### Указание 1
Продублируйте отрывок из раздела документа между «Человечество, как и» и «нас довольно безразличны.» включительно.
### Указание 2
С чем в разделе документа сравнивается острый ум?

+++ Раздел документа +++

Язык возник из лепета ребенка так же, как французское парадное платье из фигового листка.
Человечество, как и человек, имеет свои ступени развития. Мы пишем для своих современников, а не для древних греков[246]. У меня возникает не только жалость, но и своего рода стыд за молодых людей, которые говорят о своем Гомере..., изучают своего Гомера, держат постоянно своего Гомера в кармане, а когда они должны обратиться к разуму и сердцу человека, то говорят так, что можно подумать, будто они изучали человека по «Беседам» Ланге[247]. Наша утонченность — не позор, мы принадлежим к более зрелому поколению. Истина, образование и улучшение человечества должны быть главными целями писателя. Если он их достигает, то средства, используемые при этом, для нас довольно безразличны.
Слово «простота» употребляют до отвратительности неопределенно. Вертел — прост, часы Гаррисона[248] — просты и человеческий мозг также, и последний, по-видимому, — самое простое. Смешно судить о простоте какой-нибудь вещи, не принимая во внимание ее конечной цели. Это еще вопрос, так ли уж удачно писали столь прославленные древние поэты, как мы в этом сейчас уверены. Ибо вместо того, чтобы судить о них с точки зрения их публики, мы, заранее предполагая, что они постигали все точно, создаем их публику в своем воображении. В горячих рекомендациях древних, которые столь часто даются из желания рекомендовать самих себя, содержится безусловно добрая половина школьной традиционной болтовни, когда люди ни о чем не думают.
Острый ум — увеличительное стекло, остроумие — уменьшительное. Последнее же ведет к пониманию общего.

+++ Фрагмент набора данных +++

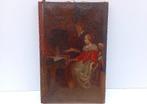 zeer oud schilderij Belgische School, Antiek en Kunst, Ophalen of Verzenden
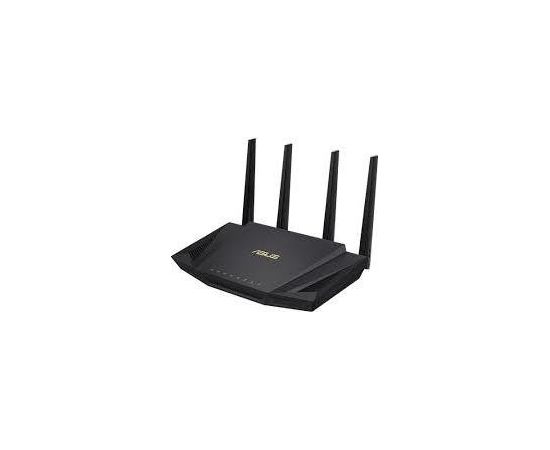 Wireless Router|ASUS|Wireless Access Point|3000 Mbps|IEEE 802.11a|IEEE 802.11b|IEEE 802.11g|IEEE 802.11n|IEEE 802.11ac|IEEE 802.11ax|USB 3.1|1 WAN|4x10/100/1000M|Number of antennas 4|RT-AX58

+++

### Письменный ответ 1
Человечество, как и человек, имеет свои ступени развития. Мы пишем для своих современников, а не для древних греков[246]. У меня возникает не только жалость, но и своего рода стыд за молодых людей, которые говорят о своем Гомере..., изучают своего Гомера, держат постоянно своего Гомера в кармане, а когда они должны обратиться к разуму и сердцу человека, то говорят так, что можно подумать, будто они изучали человека по «Беседам» Ланге[247]. Наша утонченность — не позор, мы принадлежим к более зрелому поколению. Истина, образование и улучшение человечества должны быть главными целями писателя. Если он их достигает, то средства, используемые при этом, для нас довольно безразличны.

### Письменный ответ 2
С увеличительным стеклом.